Emerging Europe: NATO Chief Tells Georgian PM to ‘Prepare for Membership’

Emerging Europe has responded to the recent meeting between Georgian Prime Minister Giorgi Gakharia and NATO Secretary-General Jens Stoltenberg, held as part of Gakharia's official visit to Brussels. The edition has published an article, titled 'NATO Chief Tells Georgian PM to Prepare for Membership.’

"NATO Secretary-General Jens Stoltenberg has told the Georgian Prime Minister Giorgi Gakharia to “make full use” of all the opportunities to move closer to NATO, and to “prepare for membership”.

"On a high-level visit to Brussels, Mr. Gakharia was also reminded however that NATO was counting on Georgia to ensure next month’s elections meet the highest international standards. “This is important for Georgia, and for NATO,” said Mr. Stoltenberg.

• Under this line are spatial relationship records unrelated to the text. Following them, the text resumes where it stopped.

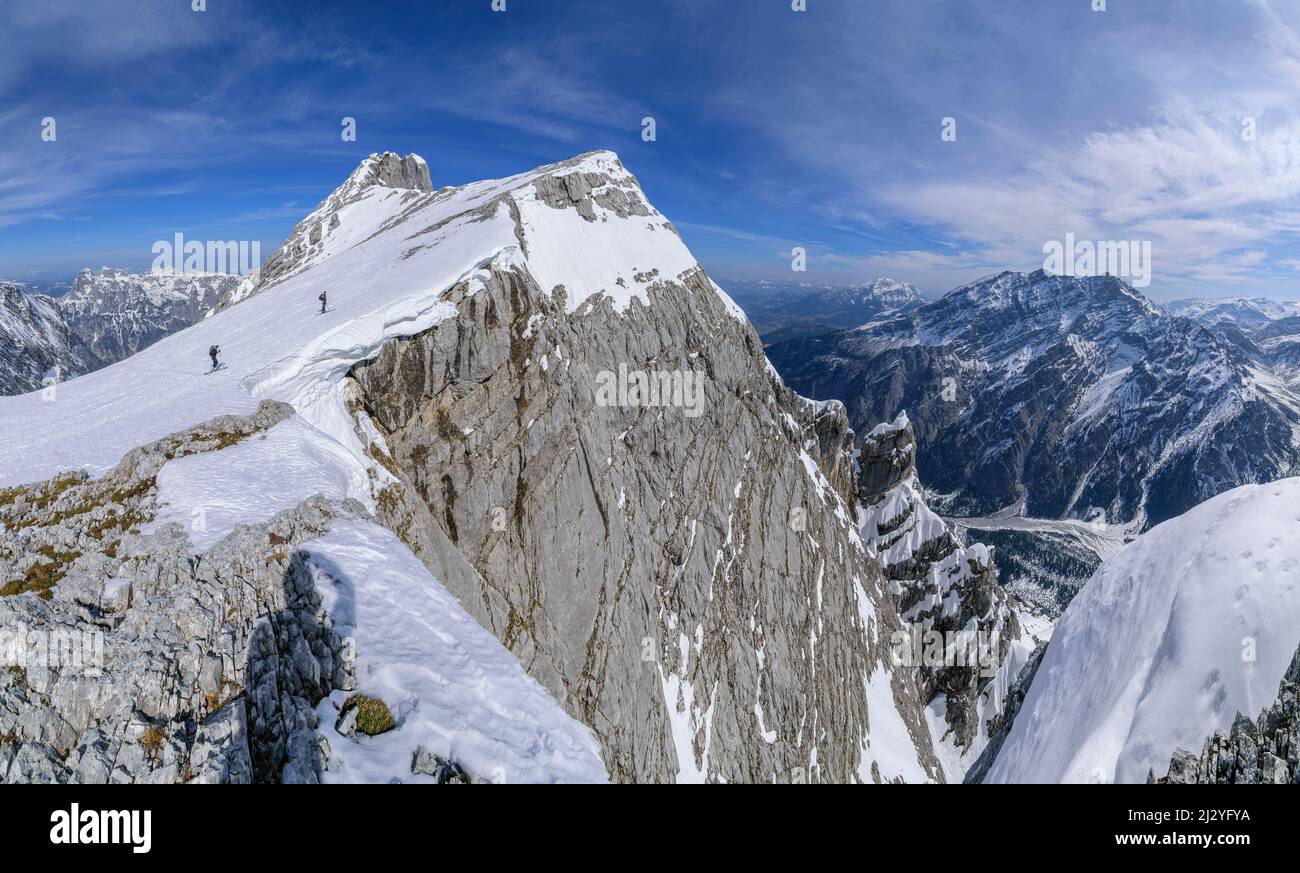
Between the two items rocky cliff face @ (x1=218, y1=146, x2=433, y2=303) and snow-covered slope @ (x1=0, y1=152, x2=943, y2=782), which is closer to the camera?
snow-covered slope @ (x1=0, y1=152, x2=943, y2=782)

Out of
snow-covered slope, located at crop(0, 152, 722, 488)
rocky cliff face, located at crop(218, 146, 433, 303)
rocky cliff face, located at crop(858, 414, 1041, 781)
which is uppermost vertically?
rocky cliff face, located at crop(218, 146, 433, 303)

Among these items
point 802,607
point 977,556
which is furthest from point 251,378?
point 977,556

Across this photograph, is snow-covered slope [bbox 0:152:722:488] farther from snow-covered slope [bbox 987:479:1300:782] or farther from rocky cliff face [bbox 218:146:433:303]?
snow-covered slope [bbox 987:479:1300:782]

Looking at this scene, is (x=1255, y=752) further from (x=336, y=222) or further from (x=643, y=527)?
(x=336, y=222)

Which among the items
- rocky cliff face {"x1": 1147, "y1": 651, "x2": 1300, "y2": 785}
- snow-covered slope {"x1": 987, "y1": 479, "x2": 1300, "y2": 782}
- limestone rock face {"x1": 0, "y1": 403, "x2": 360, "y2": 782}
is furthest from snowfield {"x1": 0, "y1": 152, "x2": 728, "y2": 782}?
rocky cliff face {"x1": 1147, "y1": 651, "x2": 1300, "y2": 785}

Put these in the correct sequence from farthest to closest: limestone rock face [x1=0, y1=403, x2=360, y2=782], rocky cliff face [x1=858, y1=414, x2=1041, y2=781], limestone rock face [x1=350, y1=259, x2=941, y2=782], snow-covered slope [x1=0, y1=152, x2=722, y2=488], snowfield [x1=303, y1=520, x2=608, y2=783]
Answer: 1. rocky cliff face [x1=858, y1=414, x2=1041, y2=781]
2. limestone rock face [x1=350, y1=259, x2=941, y2=782]
3. snow-covered slope [x1=0, y1=152, x2=722, y2=488]
4. snowfield [x1=303, y1=520, x2=608, y2=783]
5. limestone rock face [x1=0, y1=403, x2=360, y2=782]

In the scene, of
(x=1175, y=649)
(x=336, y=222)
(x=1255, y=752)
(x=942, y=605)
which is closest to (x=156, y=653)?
(x=1175, y=649)

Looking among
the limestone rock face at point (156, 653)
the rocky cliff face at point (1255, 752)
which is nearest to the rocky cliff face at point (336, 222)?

"The NATO boss also underlined the importance of Georgia’s continued reforms of its judiciary system and commended the country’s progress in implementing reform aimed at “strengthening democratic oversight on intelligence, security services and armed forces.” He said that Georgia had made good progress in modernizing its armed forces and in strengthening democracy," reads the article by Craig Turp-Balazs, the editor of Emerging Europe.

The author further notes that Mr. Stoltenberg was also keen to reiterate NATO’s support for the restoration of Georgia’s territorial integrity.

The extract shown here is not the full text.